Sensory Entanglements Members:

Professor Jennifer L. Biddle is Associate Dean of Engagement and Impact UNSW Art, Design and Architecture. Founding Director of Visual Anthropology & Visual Culture [VisANTH], NIEA, she leads an international program specializing in Indigenous and Asia Pacific research, one of only a few programs in Australia to support ethnographic and practice-led research as a basis for creative and critical research innovation in the arts.

David Garneau (Métis) is Professor of Visual Arts at the University of Regina. His practice includes painting, curation, and critical writing.

David Howes is Professor of Anthropology and the Director of the Centre for Sensory Studies at Concordia University, Montreal. He has conducted field research on the cultural life of the senses in the Massim and Middle Sepik River regions of Papua New Guinea, Northwestern Argentina, and the Southwestern United States.
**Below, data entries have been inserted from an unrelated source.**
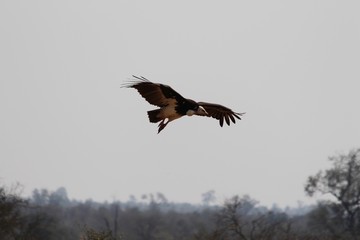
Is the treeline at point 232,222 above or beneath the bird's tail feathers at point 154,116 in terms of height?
above

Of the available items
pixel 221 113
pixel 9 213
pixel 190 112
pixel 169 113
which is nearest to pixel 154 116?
pixel 169 113

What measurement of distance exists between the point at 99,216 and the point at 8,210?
66804mm

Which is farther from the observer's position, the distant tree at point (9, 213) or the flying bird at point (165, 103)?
the distant tree at point (9, 213)

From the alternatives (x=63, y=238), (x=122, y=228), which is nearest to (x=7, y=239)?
(x=63, y=238)

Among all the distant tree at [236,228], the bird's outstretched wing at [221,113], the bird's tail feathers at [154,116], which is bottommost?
the bird's tail feathers at [154,116]

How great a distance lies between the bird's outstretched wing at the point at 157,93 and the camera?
33.3 feet

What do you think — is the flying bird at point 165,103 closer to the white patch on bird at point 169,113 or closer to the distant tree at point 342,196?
the white patch on bird at point 169,113

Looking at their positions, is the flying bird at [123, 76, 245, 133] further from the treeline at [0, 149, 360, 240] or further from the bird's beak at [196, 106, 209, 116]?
the treeline at [0, 149, 360, 240]

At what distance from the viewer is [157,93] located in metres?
10.5

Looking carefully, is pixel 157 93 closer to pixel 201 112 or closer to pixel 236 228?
pixel 201 112

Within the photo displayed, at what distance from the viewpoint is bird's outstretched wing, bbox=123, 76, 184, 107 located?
33.3ft

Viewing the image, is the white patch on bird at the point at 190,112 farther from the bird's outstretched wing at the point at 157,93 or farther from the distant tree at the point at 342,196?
the distant tree at the point at 342,196

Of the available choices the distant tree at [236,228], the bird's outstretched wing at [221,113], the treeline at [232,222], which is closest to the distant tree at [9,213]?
the treeline at [232,222]

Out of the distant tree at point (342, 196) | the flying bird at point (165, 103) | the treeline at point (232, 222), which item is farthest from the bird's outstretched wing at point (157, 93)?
the distant tree at point (342, 196)
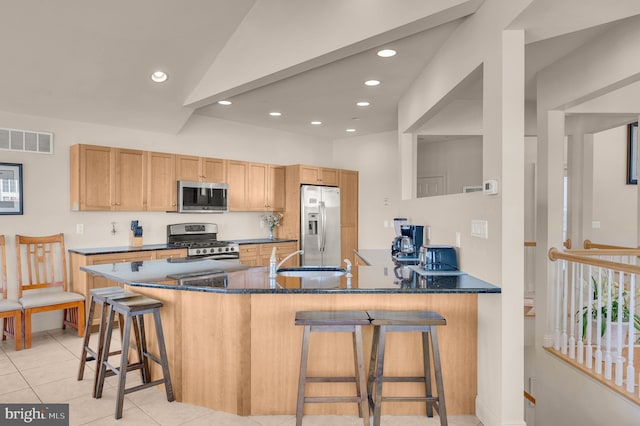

Kite aka Suzanne Kite is an Oglála Lakȟóta performance artist, visual artist, and composer raised in Southern California, with a BFA from CalArts in music composition, an MFA from Bard College's Milton Avery Graduate School, and is a PhD candidate at Concordia University.

Florencia Marchetti is a multimedia ethnographer and documentarian who’s been working as coordinator for the Sensory Entanglements project for the past two years and as research and communications assistant since the laboratory began in 2014. She is currently writing her doctoral dissertation, at the Humanities Interdisciplinary program in Concordia University, on the atmospherics of terror as lived through the military dictatorship that ruled Argentina, her home country, during the first few years of her life.

r e a - is an artist / curator / activist / academic / cultural educator / creative thinker; from the Gamilaraay / Wailwan / Biripi (NSW) people of Indigenous Australia. r e a’s ongoing practise-led research takes its development from new and critical discourses exploring intersectionality and positionality, through the cultural convergence of Aboriginality; within the creative arts and technology, history and colonialism, the body and identity, gender and queer politics.

Chris Salter is an artist, Full Professor of Computation Arts at Concordia University and Co-Director of the Hexagram network for Research-Creation in Media Arts and Technology in Montreal.